> _ACTIVITY_:
Below are lines of records; copy exactly those from the one containing "引き取り割引きあり 玄米30キロ" through the one containing "Mặt Nạ Giấy Mediheal Essential Mask Ex", leaving the pictures behind.

> _INPUT FOR THIS TASK_:
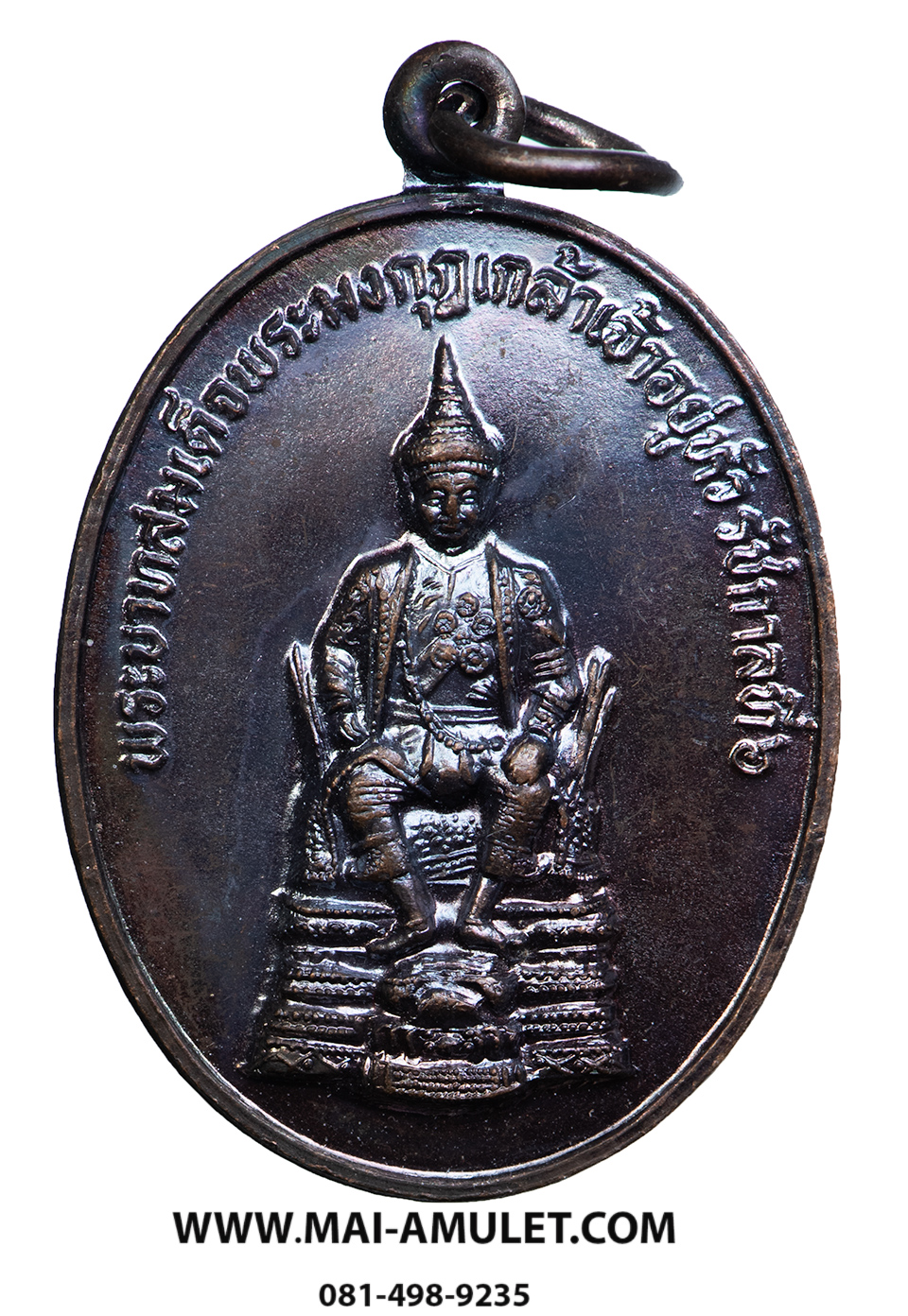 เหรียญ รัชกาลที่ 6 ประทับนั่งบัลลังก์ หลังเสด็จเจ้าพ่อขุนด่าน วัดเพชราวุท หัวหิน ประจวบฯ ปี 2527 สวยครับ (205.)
--
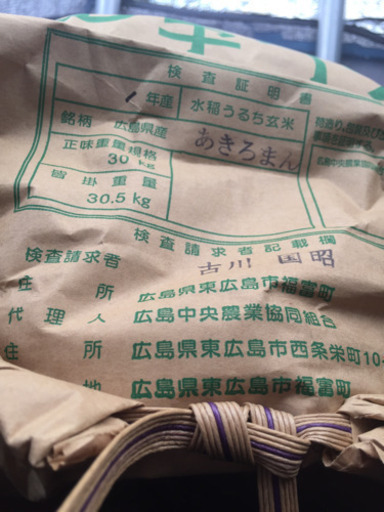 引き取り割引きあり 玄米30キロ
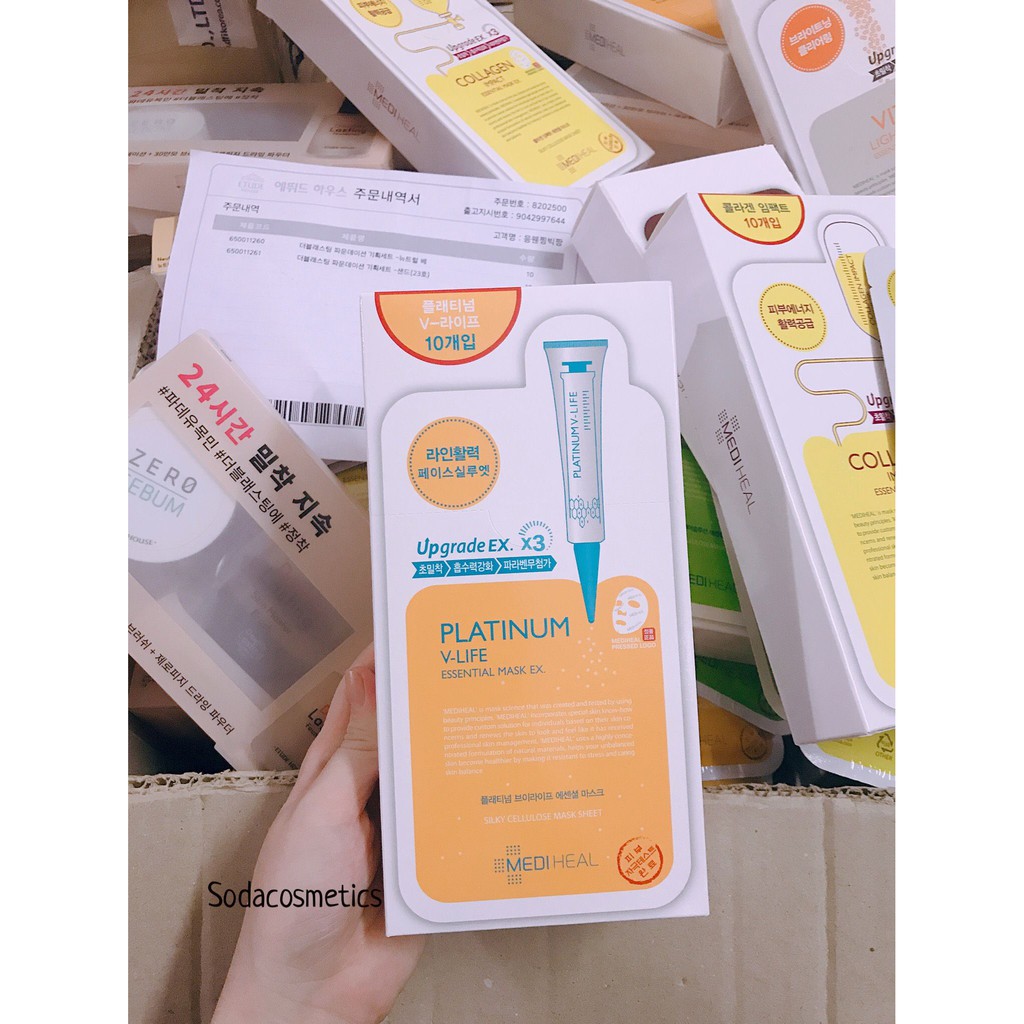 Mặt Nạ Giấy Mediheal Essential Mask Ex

> _WRITTEN REPLY_:
 引き取り割引きあり 玄米30キロ
 Mặt Nạ Giấy Mediheal Essential Mask Ex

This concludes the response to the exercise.